> _Materials provided_:
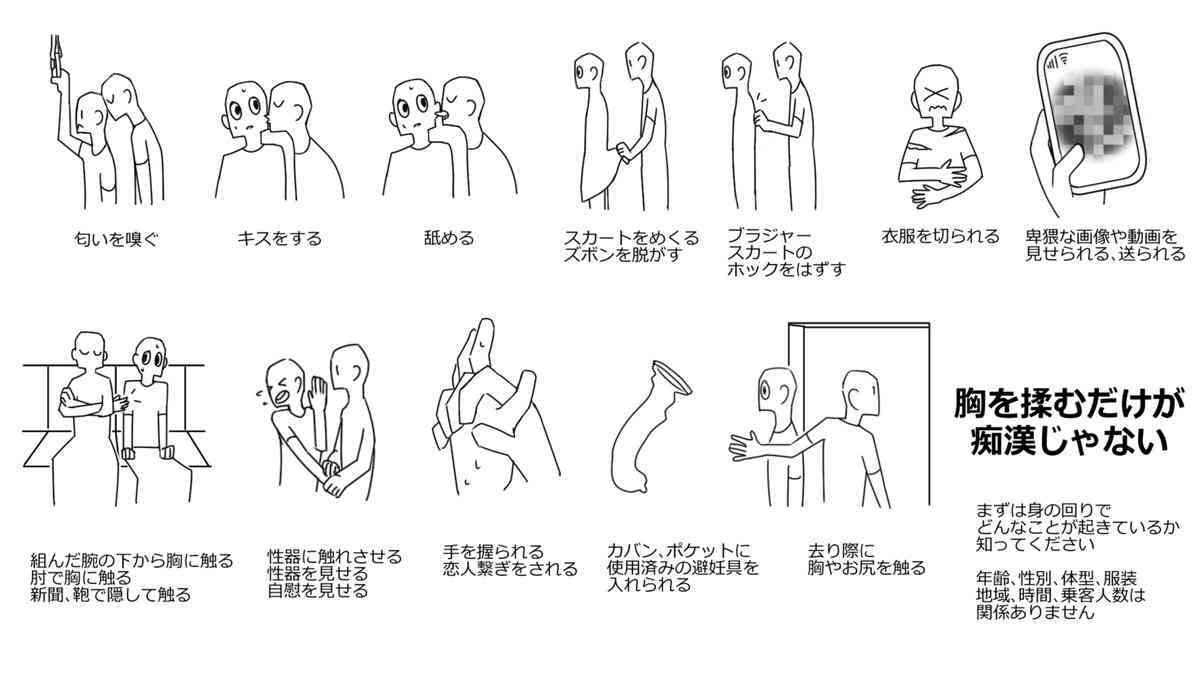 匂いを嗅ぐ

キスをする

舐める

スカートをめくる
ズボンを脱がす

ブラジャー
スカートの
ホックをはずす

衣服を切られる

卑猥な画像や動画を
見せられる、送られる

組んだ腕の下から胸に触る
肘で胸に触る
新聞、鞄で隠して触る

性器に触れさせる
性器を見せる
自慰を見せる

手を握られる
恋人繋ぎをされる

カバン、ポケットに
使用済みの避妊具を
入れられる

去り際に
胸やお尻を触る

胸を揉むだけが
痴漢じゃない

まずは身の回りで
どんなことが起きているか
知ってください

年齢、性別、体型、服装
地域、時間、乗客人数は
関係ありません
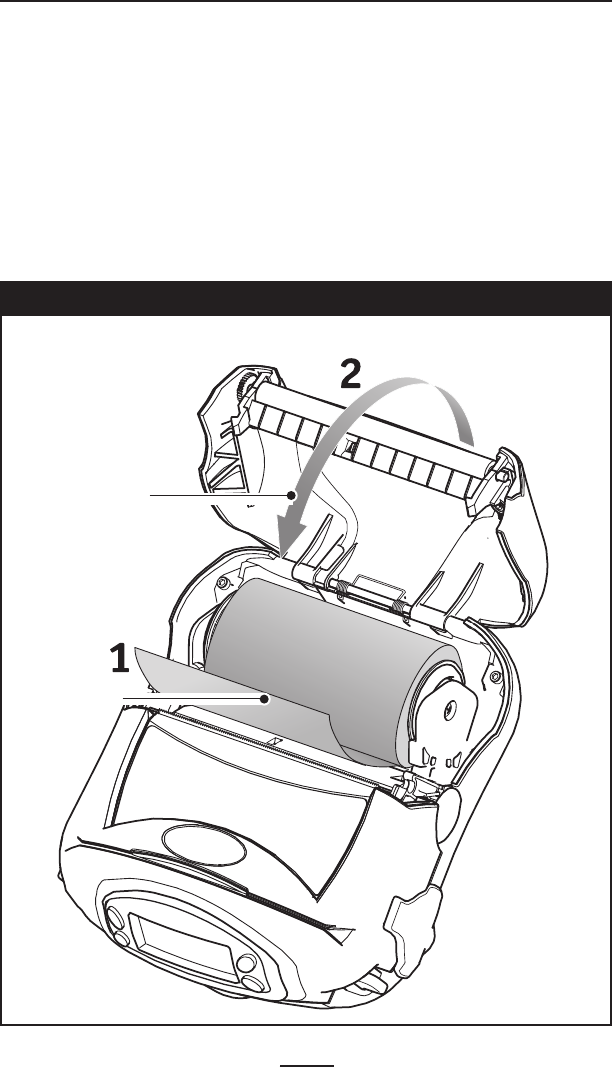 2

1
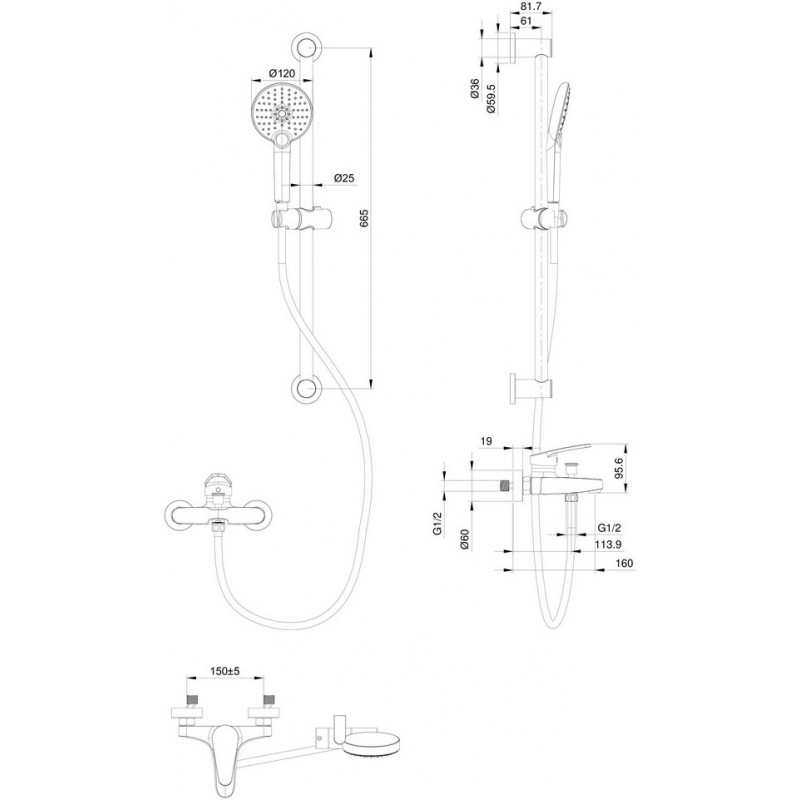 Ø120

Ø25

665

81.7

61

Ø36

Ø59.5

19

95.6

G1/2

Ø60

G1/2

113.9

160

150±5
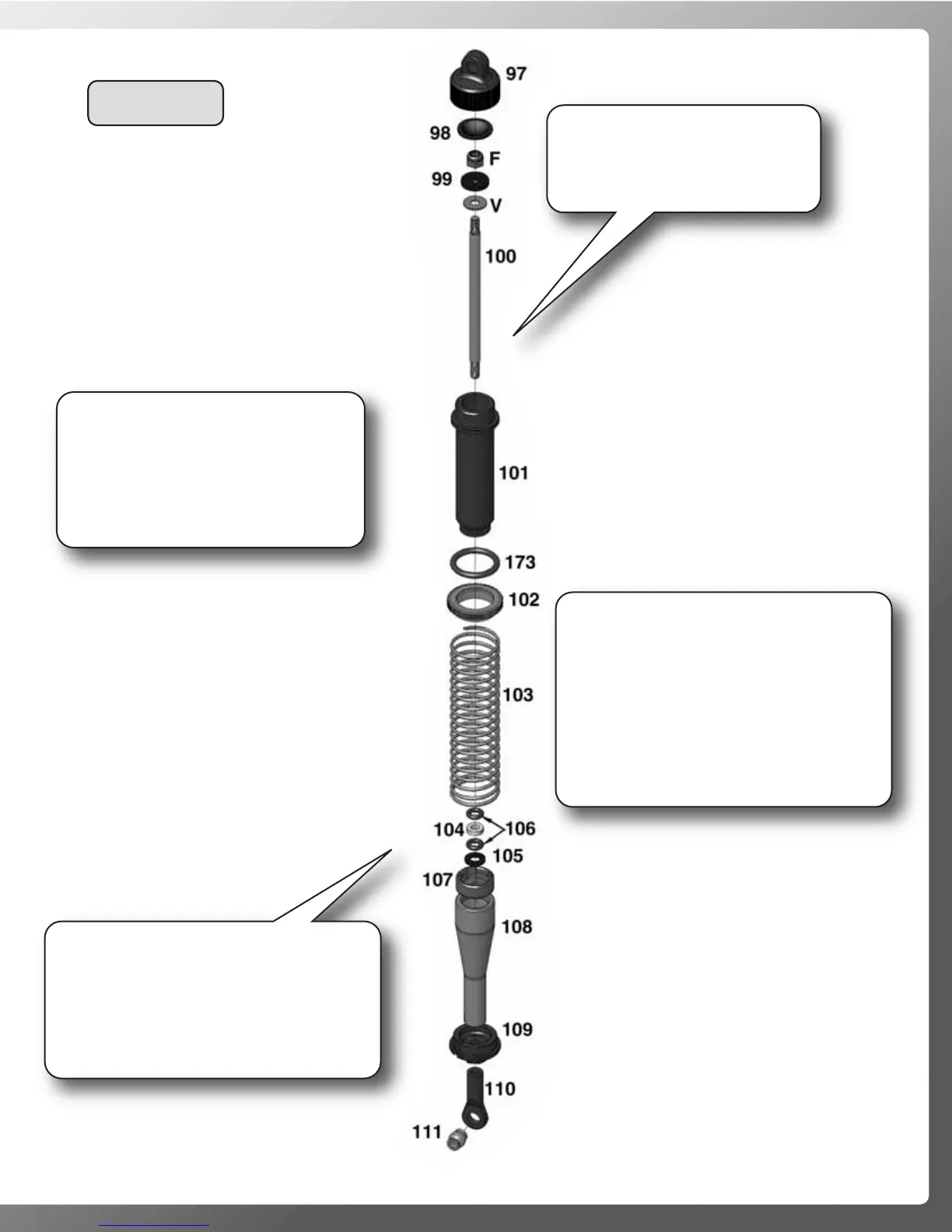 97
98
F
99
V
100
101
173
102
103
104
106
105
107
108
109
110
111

> _Task goal_:
Give back every entry verbatim. No pictures belong in the copy.

> _Exercise output_:
 匂いを嗅ぐ

キスをする

舐める

スカートをめくる
ズボンを脱がす

ブラジャー
スカートの
ホックをはずす

衣服を切られる

卑猥な画像や動画を
見せられる、送られる

組んだ腕の下から胸に触る
肘で胸に触る
新聞、鞄で隠して触る

性器に触れさせる
性器を見せる
自慰を見せる

手を握られる
恋人繋ぎをされる

カバン、ポケットに
使用済みの避妊具を
入れられる

去り際に
胸やお尻を触る

胸を揉むだけが
痴漢じゃない

まずは身の回りで
どんなことが起きているか
知ってください

年齢、性別、体型、服装
地域、時間、乗客人数は
関係ありません
 2

1
 Ø120

Ø25

665

81.7

61

Ø36

Ø59.5

19

95.6

G1/2

Ø60

G1/2

113.9

160

150±5
 97
98
F
99
V
100
101
173
102
103
104
106
105
107
108
109
110
111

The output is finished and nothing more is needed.